[Opening DOCUMENT SEGMENT section]
Finally, hospitals have to optimize payments from patients and payers. This represents millions of dollars for every hospital. Patients often struggle with payments, as they may not have insurance, have a high deductible, or simply do not understand bills or what they owe. Some hospitals are good at collecting accounts receivables; some aren’t. The ones that are good at it are closely monitoring their payments from health plans, and for patients, they are actively differentiating between the ability and willingness to pay. They are stratifying their accounts receivable portfolio.
In addition to loans and payment plans, hospitals are using needs-based discounting, more commonly referred to as sliding scales. For example, patients with earnings at 250 percent of the federal poverty level might get a 50 percent discount, and so on. 501(r) regulations and IRS scrutiny have amplified the need to ensure patients are accurately screened for charity prior to extraordinary collections actions, so it is critical to document willingness or ability to pay in your revenue cycle.
This last bucket is the scariest one. Patients who have the ability to pay but aren’t. They put hospitals in a tough spot. Hospitals want to keep those patients but don’t want to incur debt, and patients should always pay for services within their ability. Innovative hospitals are running credit checks to assess the financial positions of patients. For anything else you buy for $10,000 or $15,000, there’s a credit check. Health care is unique in that these inquires are less common, even though the balances owed are equitable—or higher—in most cases.
There are also alternative models where credit is not run. Under those models you can use community-based or alternative methods to predict income to stratify accounts. This allows for an accurate noncredit view of payment history or data attributes that shed some light on the behaviors of the patient in how they pay their bills. Not doing anything and relying on envelopes in the mail with the hope that patients will pay $3,000, $4,000, or $5,000 down the road is an ineffective strategy that needs to change. Hospitals have to pivot to meet patients as payers.
Do you foresee any changes to the Affordable Care Act (ACA) that may affect these strategies and funding mechanisms?
I saw Sen. Tom Price, former secretary of Health and Human Services, speak recently at a conference in New Orleans. He made some compelling statements. He doesn’t foresee any future healthcare reform until the next presidency. Does that mean there won’t be any changes to the ACA. Absolutely not. We will continue to see budget reconciliation efforts, which are tax reform-like changes that defund and remove the ACA’s underpinnings. However, we will not see the “repeal and replace” fireworks of 2017.
[Closing DOCUMENT SEGMENT section]
TASKS TO CARRY OUT:
**1)** Copy the hospital payments passage starting with "In addition to" and going on through "your revenue cycle.", swapping "sliding scales" for "tiered discounts".
**2)** In the hospital payments passage, what discount might a patient earning 250 percent of the federal poverty level get?
The listing comes from a separate source, not from the hospital payments passage.
[Opening PROVIDED INFORMATION section]
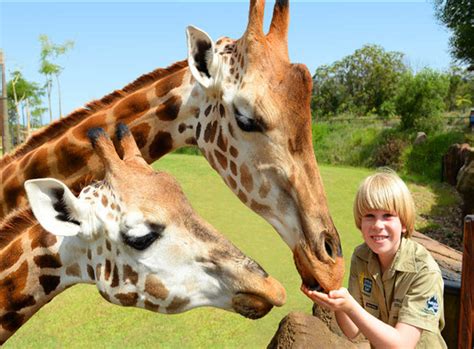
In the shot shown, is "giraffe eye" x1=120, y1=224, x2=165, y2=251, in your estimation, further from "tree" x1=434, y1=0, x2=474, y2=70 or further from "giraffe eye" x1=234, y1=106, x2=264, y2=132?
"tree" x1=434, y1=0, x2=474, y2=70

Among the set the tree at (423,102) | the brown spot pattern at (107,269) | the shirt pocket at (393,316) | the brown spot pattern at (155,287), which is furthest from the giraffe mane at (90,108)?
the tree at (423,102)

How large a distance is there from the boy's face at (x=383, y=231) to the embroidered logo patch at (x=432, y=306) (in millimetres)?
240

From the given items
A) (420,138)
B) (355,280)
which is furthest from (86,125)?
(420,138)

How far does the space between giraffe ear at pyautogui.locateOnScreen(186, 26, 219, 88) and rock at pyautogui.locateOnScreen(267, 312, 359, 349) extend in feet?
6.59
[Closing PROVIDED INFORMATION section]
YOUR WRITTEN ANSWERS:
**1)**
In addition to loans and payment plans, hospitals are using needs-based discounting, more commonly referred to as tiered discounts. For example, patients with earnings at 250 percent of the federal poverty level might get a 50 percent discount, and so on. 501(r) regulations and IRS scrutiny have amplified the need to ensure patients are accurately screened for charity prior to extraordinary collections actions, so it is critical to document willingness or ability to pay in your revenue cycle.

**2)** A 50 percent discount.